Below is a list of Hive-related programming issues worked on by BlockTrades team during last week or so:
Hived work (blockchain node software)
Further optimization of sql_serializer plugin
The sql_serializer plugin is responsible for reading blockchain data and pushing that data to a HAF server’s Postgres database. As a practical matter, this means the speed of this plugin sets an upper limit on how fast a HAF app can operate (especially during a replay of a hived node), so it is important that this process is as fast as possible.
After our latest optimizations (and bug fixes), we’ve brought the time required to do a full replay with the sql_serializer plugin down to 5.5 hours (previously about 7 hours, so about 17% speedup). Note that both the old and the new benchmarks were performed on one of our fastest systems (a Ryzen 9 5950X with 4 NVME drives in a raid0 configuration).
The latest changes for the sql_serializer are now merged into the develop branch.
Cleanup display of results for several hive CLI wallet commands
The hive CLI wallet is a command-line interface for creating hive transactions. It is mostly used by Hive apps, exchanges, and Hive “power users”.
The most recent improvements include minor fixes to the display of wallet command results, such as case consistency, indentation for tables, headers and other misc. display fixes for
get_order_book, etc. There were also various improvements and fixes to CLI wallet internal docs.
We eliminated some false errors generated by GCC 9.3.0 linter and fixed a Cmake-related issue (compilation of the sql_serializer plugin requires Postgres dev libraries as a dependency):
Hivemind (2nd layer applications + social media middleware)
The most recent hivemind work was focused on optimization of the hivemind indexer (the process that builds social data from the raw blockchain data).
Reduced peak database disk usage (20% reduction in peak storage requirement)

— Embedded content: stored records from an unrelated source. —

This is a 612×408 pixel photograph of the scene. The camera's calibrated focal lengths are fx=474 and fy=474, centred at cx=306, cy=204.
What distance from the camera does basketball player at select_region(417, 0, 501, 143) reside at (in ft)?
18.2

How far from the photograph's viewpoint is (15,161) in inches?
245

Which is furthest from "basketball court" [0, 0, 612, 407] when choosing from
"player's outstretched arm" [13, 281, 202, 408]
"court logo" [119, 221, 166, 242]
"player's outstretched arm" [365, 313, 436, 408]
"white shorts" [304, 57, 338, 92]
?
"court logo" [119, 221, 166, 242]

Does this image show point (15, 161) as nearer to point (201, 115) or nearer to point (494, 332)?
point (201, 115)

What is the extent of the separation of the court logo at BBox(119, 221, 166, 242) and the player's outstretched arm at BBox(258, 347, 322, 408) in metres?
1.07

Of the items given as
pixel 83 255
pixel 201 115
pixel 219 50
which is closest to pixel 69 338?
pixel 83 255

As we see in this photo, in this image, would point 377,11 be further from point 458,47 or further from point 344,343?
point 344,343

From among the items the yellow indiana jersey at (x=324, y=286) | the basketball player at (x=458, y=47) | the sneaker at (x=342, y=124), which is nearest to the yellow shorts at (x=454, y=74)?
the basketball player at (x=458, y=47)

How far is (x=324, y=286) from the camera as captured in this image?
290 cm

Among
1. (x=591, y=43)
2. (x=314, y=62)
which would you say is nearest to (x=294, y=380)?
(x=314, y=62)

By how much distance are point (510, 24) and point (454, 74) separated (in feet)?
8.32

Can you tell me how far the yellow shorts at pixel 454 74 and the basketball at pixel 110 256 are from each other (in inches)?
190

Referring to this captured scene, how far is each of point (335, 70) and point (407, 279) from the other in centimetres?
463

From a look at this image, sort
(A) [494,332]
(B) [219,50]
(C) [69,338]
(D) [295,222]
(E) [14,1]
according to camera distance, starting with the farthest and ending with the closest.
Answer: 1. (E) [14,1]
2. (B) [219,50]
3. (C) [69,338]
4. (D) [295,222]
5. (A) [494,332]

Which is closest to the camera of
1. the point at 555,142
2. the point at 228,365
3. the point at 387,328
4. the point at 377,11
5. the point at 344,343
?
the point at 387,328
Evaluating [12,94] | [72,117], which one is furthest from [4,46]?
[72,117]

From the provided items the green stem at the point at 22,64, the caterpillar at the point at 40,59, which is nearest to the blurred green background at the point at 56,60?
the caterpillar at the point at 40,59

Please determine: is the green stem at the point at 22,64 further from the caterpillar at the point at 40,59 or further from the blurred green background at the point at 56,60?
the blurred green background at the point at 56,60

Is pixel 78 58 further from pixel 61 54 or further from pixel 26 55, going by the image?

We noticed that postgres database size temporarily grew to around 700GB during the massive sync phase (this is when a hivemind server is first being initialized with old blockchain data). We determined that this temporary increase occurred during record cleanup resulting from the reputation calculation process, and by changing from using DELETE calls to
DROP TABLE and
TRUNCATE calls we were able to eliminate this temporary peak usage requirement, resulting in a 20% reduction in peak storage requirements (approximate 141GB less storage used at current headblock). We’re also hoping this will lead to further speedup in the post-massive sync initialization of table indexes, but we haven’t had a chance to benchmark that yet. https://gitlab.syncad.com/hive/hivemind/-/merge_requests/509
Elimination of post’s
active property speeded up hivemind sync by 20%
We discovered that none of the Hive apps used the
active field for posts (this field indicated that a post was still actively competing for rewards from the reward pool) so we removed the field from the database schema and eliminated it from API responses. This turned out to be surprisingly beneficial to hivemind’s full sync time, at least according to our latest benchmarks: we completed a full sync in 10.5 hours, approximately 20% faster than our previous time on the same system. https://gitlab.syncad.com/hive/hivemind/-/merge_requests/511
Completed optimization of update_post_rshares for Postgres 12
We’re planning to move to Ubuntu 20 (from Ubuntu 18) as the recommended Hive development platform soon, and this also entails a move to Postgres 12 (from Postgres 10) because that’s the default version of Postgres that ships with Ubuntu 20. So we’re working thru performance regressions associated with differences in the way Postgres 12 query planner works. Most recently we changed the query for
update_post_rshares to fix a performance killer and changed when we executed some vacuum analyze calls:
Condenser (open-source codebase for hive.blog, etc)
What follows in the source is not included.